Sur Instagram, mercredi, Rosalie Vaillancourt est revenue sur son témoignage. «Je n’ai pas l’impression d’avoir été victime de Julien. Je le trouvais juste (fucking) lourd saoul. Ce qui m’a aidé à croire mon amie», a-t-elle écrit.  

«Je l’ai cru tout de suite», a-t-elle dit, avant d’affirmer qu’elle avait reçu un message d’une fille qui disait «avoir été victime elle et plusieurs filles de son secondaire.» 

Rosalie Vaillancourt a confié qu’elle avait tenté, en vain, d’en parler à des gens du milieu.  

«Je refusais de travailler avec Julien depuis plusieurs mois déjà. J’avais peur de le croiser. J’ai essayé de parler à des gens mais j’ai été tellement déçue. Des personnes que j’aimais profondément me disaient de me taire ou n’écoutaient pas.» 

Même si elle affirme recevoir beaucoup de commentaires négatifs sur les réseaux sociaux, l’humoriste de 27 ans estime qu’elle a fait la bonne chose. «J’ai sûrement perdu des contrats ou des fans dans les derniers mois, semaines et jours, croit-elle. Mais j’ai agi selon mes valeurs. » 

Pause de «plusieurs mois»

Julien Lacroix a réagit publiquement dès la sortie de l'article du Devoir, lundi matin, affirmant ne pas être un «prédateur sexuel», mais n'être «ni un ange, ni un démon». Sa réaction a suscité la controverse sur les réseaux sociaux, avant qu'il ferme sa page Facebook. 

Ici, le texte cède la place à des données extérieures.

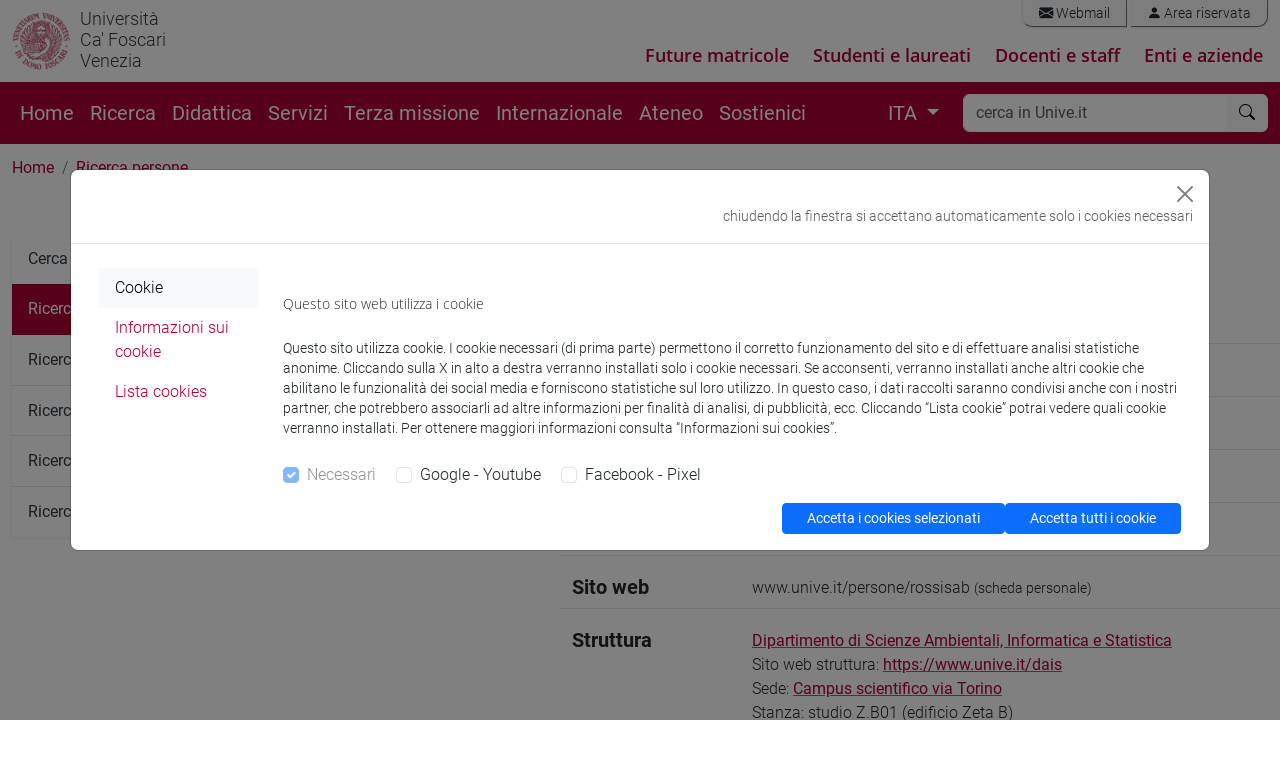

--- FILE ---
content_type: text/html; charset=UTF-8
request_url: https://apps.unive.it/presenze/ws/json/?callback=jQuery35105400908589653615_1768379716948&pid%5B%5D=5590334&_=1768379716949
body_size: 44
content:
jQuery35105400908589653615_1768379716948([])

Dans la foulée, plusieurs diffuseurs ont évincé de leur plateforme des émissions ou séries dans lesquelles l'humoriste apparaissait, et son agence, le Groupe Phaneuf, a immédiatement rompu ses liens avec lui. 

Julien Lacroix a réactivé son compte Facebook mardi, pour s'excuser «auprès des personnes qui ont été blessés ou déçues par [sa] publication». Il a indiqué prendre une pause professionnelle de plusieurs mois, durant laquelle il veut aller chercher de l'aide de spécialistes.